Can you post some troubleshooting for below error
Auto MDM Enroll: Device Credential (0x0), Failed (Unknown Win32 Error code: 0xcaa82ee2)
specific to error code 0xcaa82ee2
Thank you, 2nd step fixed my issue.
Hi, I have Azure joined devices (not hybrid), and users with Intune licenses. I followed the steps (using powershell method) and prerequisites in the original guide. But the scheduled task is not being created am getting the following event viewer error when trying to run: C:\Windows\system32\deviceenroller.exe /c /AutoEnrollMDM
“Auto MDM Enroll: Device Credential (0x0), Failed (A specified logon session does not exist. It may already have been terminated.)”
Thank you so much!
I was getting “Auto MDM Enroll: Device Credential (0x0), Failed (Unknown Win32 Error code: 0x80180026)” and the fix for number 2 error 80190026 did it for me! The ExternallyManaged key was set to 1. Set it to 0 and it worked like a charm!
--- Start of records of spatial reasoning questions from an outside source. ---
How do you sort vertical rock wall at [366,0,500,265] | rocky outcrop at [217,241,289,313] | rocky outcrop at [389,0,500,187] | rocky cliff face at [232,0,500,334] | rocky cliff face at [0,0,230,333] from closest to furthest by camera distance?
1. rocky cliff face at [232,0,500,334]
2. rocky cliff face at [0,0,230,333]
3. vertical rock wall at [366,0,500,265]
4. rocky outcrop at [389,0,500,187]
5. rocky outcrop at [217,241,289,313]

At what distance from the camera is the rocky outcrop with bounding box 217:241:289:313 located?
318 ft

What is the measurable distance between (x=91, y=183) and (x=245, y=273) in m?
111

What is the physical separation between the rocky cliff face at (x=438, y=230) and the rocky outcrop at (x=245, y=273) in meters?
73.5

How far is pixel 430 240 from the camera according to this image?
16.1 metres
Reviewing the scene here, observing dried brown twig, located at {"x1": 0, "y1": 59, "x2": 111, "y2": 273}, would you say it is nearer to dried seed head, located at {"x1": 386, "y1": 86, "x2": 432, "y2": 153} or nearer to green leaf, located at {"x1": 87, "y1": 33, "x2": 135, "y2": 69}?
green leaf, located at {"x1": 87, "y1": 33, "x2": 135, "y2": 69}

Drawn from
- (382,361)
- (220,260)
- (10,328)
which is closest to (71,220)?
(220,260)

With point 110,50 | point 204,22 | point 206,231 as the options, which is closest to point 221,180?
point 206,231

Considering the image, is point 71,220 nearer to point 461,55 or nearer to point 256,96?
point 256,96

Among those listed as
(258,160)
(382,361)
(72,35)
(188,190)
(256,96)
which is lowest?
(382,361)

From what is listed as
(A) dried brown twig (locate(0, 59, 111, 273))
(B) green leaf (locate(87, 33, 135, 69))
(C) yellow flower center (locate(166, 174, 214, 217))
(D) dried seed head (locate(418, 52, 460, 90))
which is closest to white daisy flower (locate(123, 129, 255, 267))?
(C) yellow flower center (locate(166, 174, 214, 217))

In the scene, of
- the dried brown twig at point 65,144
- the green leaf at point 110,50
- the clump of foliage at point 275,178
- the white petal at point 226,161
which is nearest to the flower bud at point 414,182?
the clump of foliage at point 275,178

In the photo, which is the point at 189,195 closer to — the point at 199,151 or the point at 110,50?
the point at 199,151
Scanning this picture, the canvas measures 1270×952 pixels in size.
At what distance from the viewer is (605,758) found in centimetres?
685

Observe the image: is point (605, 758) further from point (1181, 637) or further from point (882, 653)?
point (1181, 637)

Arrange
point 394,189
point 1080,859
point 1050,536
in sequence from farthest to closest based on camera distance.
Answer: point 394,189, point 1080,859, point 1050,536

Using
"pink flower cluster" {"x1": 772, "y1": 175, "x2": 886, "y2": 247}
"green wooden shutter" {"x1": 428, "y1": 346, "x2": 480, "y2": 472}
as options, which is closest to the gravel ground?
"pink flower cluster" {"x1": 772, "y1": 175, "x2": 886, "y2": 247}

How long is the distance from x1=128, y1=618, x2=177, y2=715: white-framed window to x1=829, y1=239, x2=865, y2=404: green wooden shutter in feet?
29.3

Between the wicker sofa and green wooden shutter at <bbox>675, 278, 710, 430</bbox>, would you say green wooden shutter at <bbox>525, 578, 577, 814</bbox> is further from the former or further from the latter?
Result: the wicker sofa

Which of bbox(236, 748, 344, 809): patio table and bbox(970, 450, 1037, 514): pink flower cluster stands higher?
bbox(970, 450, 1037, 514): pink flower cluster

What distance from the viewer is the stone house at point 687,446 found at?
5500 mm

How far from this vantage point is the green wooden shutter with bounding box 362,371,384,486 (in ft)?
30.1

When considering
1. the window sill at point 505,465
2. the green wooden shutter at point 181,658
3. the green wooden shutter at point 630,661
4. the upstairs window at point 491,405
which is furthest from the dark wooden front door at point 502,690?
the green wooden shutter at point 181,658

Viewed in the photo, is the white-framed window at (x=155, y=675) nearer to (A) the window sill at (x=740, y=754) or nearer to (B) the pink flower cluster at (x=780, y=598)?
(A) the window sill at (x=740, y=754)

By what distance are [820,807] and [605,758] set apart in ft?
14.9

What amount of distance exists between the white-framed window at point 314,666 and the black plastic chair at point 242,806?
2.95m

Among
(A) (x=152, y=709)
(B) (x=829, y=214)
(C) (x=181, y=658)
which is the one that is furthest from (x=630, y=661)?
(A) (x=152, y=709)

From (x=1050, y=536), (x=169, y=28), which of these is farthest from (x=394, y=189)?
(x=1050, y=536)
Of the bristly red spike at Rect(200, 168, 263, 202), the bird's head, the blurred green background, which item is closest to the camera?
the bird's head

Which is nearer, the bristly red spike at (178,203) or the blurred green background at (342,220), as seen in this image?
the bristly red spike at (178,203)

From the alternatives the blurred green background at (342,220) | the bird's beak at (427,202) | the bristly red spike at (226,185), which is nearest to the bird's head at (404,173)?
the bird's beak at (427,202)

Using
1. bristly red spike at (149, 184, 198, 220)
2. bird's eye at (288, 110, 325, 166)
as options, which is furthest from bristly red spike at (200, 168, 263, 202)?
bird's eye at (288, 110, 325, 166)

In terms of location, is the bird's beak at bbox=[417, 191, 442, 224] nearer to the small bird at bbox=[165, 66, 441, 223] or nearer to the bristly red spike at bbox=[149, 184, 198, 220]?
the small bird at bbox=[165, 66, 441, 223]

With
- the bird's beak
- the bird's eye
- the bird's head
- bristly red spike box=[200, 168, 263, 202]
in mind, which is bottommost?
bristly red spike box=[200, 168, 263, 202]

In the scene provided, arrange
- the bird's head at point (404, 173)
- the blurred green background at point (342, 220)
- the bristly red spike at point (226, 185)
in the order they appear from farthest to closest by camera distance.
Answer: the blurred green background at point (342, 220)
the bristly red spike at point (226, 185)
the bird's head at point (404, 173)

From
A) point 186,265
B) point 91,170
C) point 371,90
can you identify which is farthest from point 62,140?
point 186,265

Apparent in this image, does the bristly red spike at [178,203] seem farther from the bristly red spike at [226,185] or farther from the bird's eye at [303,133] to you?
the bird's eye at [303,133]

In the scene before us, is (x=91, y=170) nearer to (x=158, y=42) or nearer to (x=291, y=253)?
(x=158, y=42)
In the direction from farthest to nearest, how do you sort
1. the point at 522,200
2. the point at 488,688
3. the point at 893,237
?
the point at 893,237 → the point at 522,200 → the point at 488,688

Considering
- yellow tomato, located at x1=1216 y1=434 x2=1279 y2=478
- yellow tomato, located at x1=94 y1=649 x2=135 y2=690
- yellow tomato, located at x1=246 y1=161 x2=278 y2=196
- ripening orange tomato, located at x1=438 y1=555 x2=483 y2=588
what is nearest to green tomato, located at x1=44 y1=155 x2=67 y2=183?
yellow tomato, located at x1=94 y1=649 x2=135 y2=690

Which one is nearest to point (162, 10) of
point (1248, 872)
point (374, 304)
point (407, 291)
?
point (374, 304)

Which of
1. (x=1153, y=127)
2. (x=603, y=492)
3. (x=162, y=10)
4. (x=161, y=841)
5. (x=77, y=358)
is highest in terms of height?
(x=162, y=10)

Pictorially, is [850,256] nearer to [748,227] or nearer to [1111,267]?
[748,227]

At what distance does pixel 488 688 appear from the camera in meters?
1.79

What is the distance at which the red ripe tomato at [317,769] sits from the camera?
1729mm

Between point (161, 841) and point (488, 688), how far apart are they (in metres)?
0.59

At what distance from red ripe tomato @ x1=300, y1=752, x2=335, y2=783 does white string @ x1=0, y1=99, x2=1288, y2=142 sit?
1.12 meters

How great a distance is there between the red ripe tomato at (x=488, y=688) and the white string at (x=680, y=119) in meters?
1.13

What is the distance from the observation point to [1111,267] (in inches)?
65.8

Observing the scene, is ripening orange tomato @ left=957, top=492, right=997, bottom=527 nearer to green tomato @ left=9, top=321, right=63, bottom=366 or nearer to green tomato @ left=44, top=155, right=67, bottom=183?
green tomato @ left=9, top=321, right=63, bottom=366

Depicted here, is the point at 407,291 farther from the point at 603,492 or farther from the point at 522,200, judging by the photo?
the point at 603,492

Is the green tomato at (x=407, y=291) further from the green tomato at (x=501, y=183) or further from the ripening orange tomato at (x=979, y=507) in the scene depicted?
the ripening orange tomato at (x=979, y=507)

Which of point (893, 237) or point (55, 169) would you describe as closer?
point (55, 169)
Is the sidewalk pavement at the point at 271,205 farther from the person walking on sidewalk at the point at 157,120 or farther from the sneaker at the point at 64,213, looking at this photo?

Script doesnt seem to be working for me, have deployed a few times over 2 days but none are appearing in endpoint manager.
When I ask users to use company portal app they get the error “Your device is already connected to your organization” yet it shows MDM none and AAD joined in AAD.
Anything I can check when I dont have anything except CLI access to the devices or any thoughts?
Hi,
I’m a sys admin trying to enroll my devices into the Company Portal then to Intune, Company Portal has my sign in, but when I go to enroll, the set up your device page appears. On it, the first step, Add corporate account to this device (which is already signed in) has a yellow exclamation point. I’m not sure how to get Company Portal to detect my corporate account. When I hit next and add work account, opens a microsoft login window where I enter my email and it says this device is already connected to your organization.